Both books were out of print when I searched but I was able to hunt down a second hand double volume.
Political movements tend to be defined by their opponents. This is particularly true of the BUF, whose erstwhile supporters fell very quiet when the horrors of Hitler’s regime became apparent. As I writer I needed to understand the men and women who joined the Blackshirts, both to create characters and add texture to the plot.This is an unapologetic history of the movement where the reds are the bad guys and the darker side of fascism is glossed over.
Jeffrey Hamm has brought together a selection of case studies of ordinary people who joined the Blackshirts in the 1930s. A shorter book than the above, it covers some of the same ground, it is a useful insight into how the lower ranks of the movement were recruited and operated. Exclusively they all felt they had done nothing wrong, and the arrests and imprisonment of members in 1940 is portrayed as a great injustice.
A very useful little book full of detail about the Blackshirts as a paramilitary organisation. Ranks, badges, flags are catalogued and illustrated, making it a goldmine for the writer or anyone wishing to portray the movement with a degree of accuracy.
Much of this information could be found by trawling the internet, but the book saves time and makes for a less dodgy search history. The BUF was only in existence for eight years, half of that without the black uniforms, but went through a bewildering change of organisation, personnel, paraphernalia and policy in that time. It even changed its name. I found the detail particularly handy when writing the second book in the series when Hugh is embedded within the fascists with little option to escape his role.
An uncritical history of the BUF in the North East of England, compiled with copious reference to local newspaper clippings. As such it offers another inside view of the movement; local meetings, visiting speakers, commemorative marches and clashes with the reds. It often feels more like the Women’s Institute than a party committed to the downfall of democracy.
The value here is discovering the mundane nature of the organisation at grass roots. A few high profile events in London dominate the national memory of Mosley’s movement, yet most of its strength was in the regions. Again this was more of value in my second novel where the action shifts away from London.

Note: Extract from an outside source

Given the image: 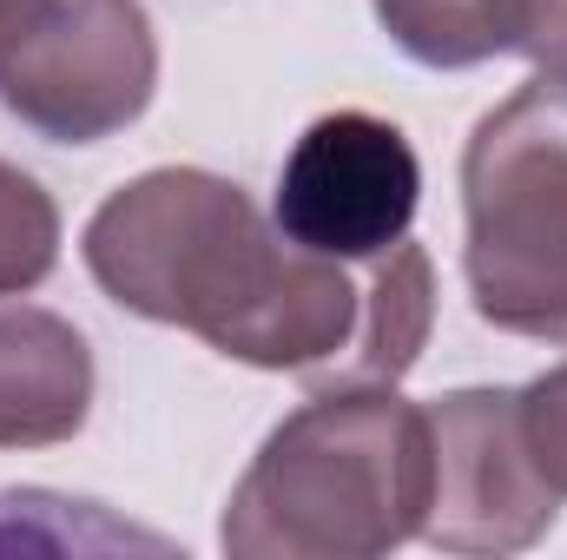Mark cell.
I'll use <instances>...</instances> for the list:
<instances>
[{"label": "cell", "mask_w": 567, "mask_h": 560, "mask_svg": "<svg viewBox=\"0 0 567 560\" xmlns=\"http://www.w3.org/2000/svg\"><path fill=\"white\" fill-rule=\"evenodd\" d=\"M93 283L145 323H178L251 370L323 376L363 330V290L265 225L218 172L158 165L120 185L86 225Z\"/></svg>", "instance_id": "6da1fadb"}, {"label": "cell", "mask_w": 567, "mask_h": 560, "mask_svg": "<svg viewBox=\"0 0 567 560\" xmlns=\"http://www.w3.org/2000/svg\"><path fill=\"white\" fill-rule=\"evenodd\" d=\"M429 488V409L396 383L317 390L265 435L218 541L238 560H377L423 535Z\"/></svg>", "instance_id": "7a4b0ae2"}, {"label": "cell", "mask_w": 567, "mask_h": 560, "mask_svg": "<svg viewBox=\"0 0 567 560\" xmlns=\"http://www.w3.org/2000/svg\"><path fill=\"white\" fill-rule=\"evenodd\" d=\"M462 271L475 317L567 343V80L535 73L462 145Z\"/></svg>", "instance_id": "3957f363"}, {"label": "cell", "mask_w": 567, "mask_h": 560, "mask_svg": "<svg viewBox=\"0 0 567 560\" xmlns=\"http://www.w3.org/2000/svg\"><path fill=\"white\" fill-rule=\"evenodd\" d=\"M158 40L140 0H20L0 20V100L53 145L113 139L152 106Z\"/></svg>", "instance_id": "277c9868"}, {"label": "cell", "mask_w": 567, "mask_h": 560, "mask_svg": "<svg viewBox=\"0 0 567 560\" xmlns=\"http://www.w3.org/2000/svg\"><path fill=\"white\" fill-rule=\"evenodd\" d=\"M429 448H435V488H429L423 541L442 554L502 560L528 554L555 515L561 488L542 475L515 390H455L429 403Z\"/></svg>", "instance_id": "5b68a950"}, {"label": "cell", "mask_w": 567, "mask_h": 560, "mask_svg": "<svg viewBox=\"0 0 567 560\" xmlns=\"http://www.w3.org/2000/svg\"><path fill=\"white\" fill-rule=\"evenodd\" d=\"M416 198H423V165L390 120L323 113L317 126H303V139L284 158L271 218L290 245L317 258L370 265L410 238Z\"/></svg>", "instance_id": "8992f818"}, {"label": "cell", "mask_w": 567, "mask_h": 560, "mask_svg": "<svg viewBox=\"0 0 567 560\" xmlns=\"http://www.w3.org/2000/svg\"><path fill=\"white\" fill-rule=\"evenodd\" d=\"M93 409V350L86 336L33 303L0 310V448L73 442Z\"/></svg>", "instance_id": "52a82bcc"}, {"label": "cell", "mask_w": 567, "mask_h": 560, "mask_svg": "<svg viewBox=\"0 0 567 560\" xmlns=\"http://www.w3.org/2000/svg\"><path fill=\"white\" fill-rule=\"evenodd\" d=\"M429 323H435V271H429L423 245H390L383 258H370V283H363V330L357 343L343 350L330 376V390H350V383H403L416 370L429 343Z\"/></svg>", "instance_id": "ba28073f"}, {"label": "cell", "mask_w": 567, "mask_h": 560, "mask_svg": "<svg viewBox=\"0 0 567 560\" xmlns=\"http://www.w3.org/2000/svg\"><path fill=\"white\" fill-rule=\"evenodd\" d=\"M377 20L416 66L455 73L502 53L495 0H377Z\"/></svg>", "instance_id": "9c48e42d"}, {"label": "cell", "mask_w": 567, "mask_h": 560, "mask_svg": "<svg viewBox=\"0 0 567 560\" xmlns=\"http://www.w3.org/2000/svg\"><path fill=\"white\" fill-rule=\"evenodd\" d=\"M60 265V205L27 178L20 165L0 158V297H20Z\"/></svg>", "instance_id": "30bf717a"}, {"label": "cell", "mask_w": 567, "mask_h": 560, "mask_svg": "<svg viewBox=\"0 0 567 560\" xmlns=\"http://www.w3.org/2000/svg\"><path fill=\"white\" fill-rule=\"evenodd\" d=\"M502 53L535 60L542 73L567 80V0H495Z\"/></svg>", "instance_id": "8fae6325"}, {"label": "cell", "mask_w": 567, "mask_h": 560, "mask_svg": "<svg viewBox=\"0 0 567 560\" xmlns=\"http://www.w3.org/2000/svg\"><path fill=\"white\" fill-rule=\"evenodd\" d=\"M515 403H522V435H528L542 475L567 495V363L535 376L528 390H515Z\"/></svg>", "instance_id": "7c38bea8"}, {"label": "cell", "mask_w": 567, "mask_h": 560, "mask_svg": "<svg viewBox=\"0 0 567 560\" xmlns=\"http://www.w3.org/2000/svg\"><path fill=\"white\" fill-rule=\"evenodd\" d=\"M13 7H20V0H0V20H7V13H13Z\"/></svg>", "instance_id": "4fadbf2b"}]
</instances>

The role of William Joyce in the BUF is overshadowed by his later notoriety as the traitor ‘Lord Haw Haw’. J A Cole’s relates a tragedy in the original Shakespearian meaning of the word. Joyce is a young man torn by anger, bigotry, hubris, self-doubt and loneliness. Possibly the best orator in Britain after Mosley, he was regarded by Hitler as a more promising potential Leader for the British fascists. Joyce is an ongoing character in the series, so this book proved invaluable for creating his manner, tone of voice and deeply disturbing political views.
There are plenty of pieces on British fascism on the internet, mostly taking a critical view from the left. An online search can find PDF copies of the right-wing magazine Comrade, which includes nostalgia pieces on the BUF/BU. Also useful was a PhD thesis by Peter Richard Pugh A Political Biography of Alexander Raven Thompson which provided useful insight into the development of fascist thought within the BUF. Other sources can be found on the websites of modern far-right groups, which I won’t cite here, and which include items viewers may find offensive. Some indeed have a warning that the content may not be viewed in West Germany. Here be dragons!
Blackshirt Masquerade is published by the Historia imprint of Level Best books and its sequel Blackshirt Conspiracy will be published in spring 2023. This is the first of an occasional series on sources and inspirations for the books.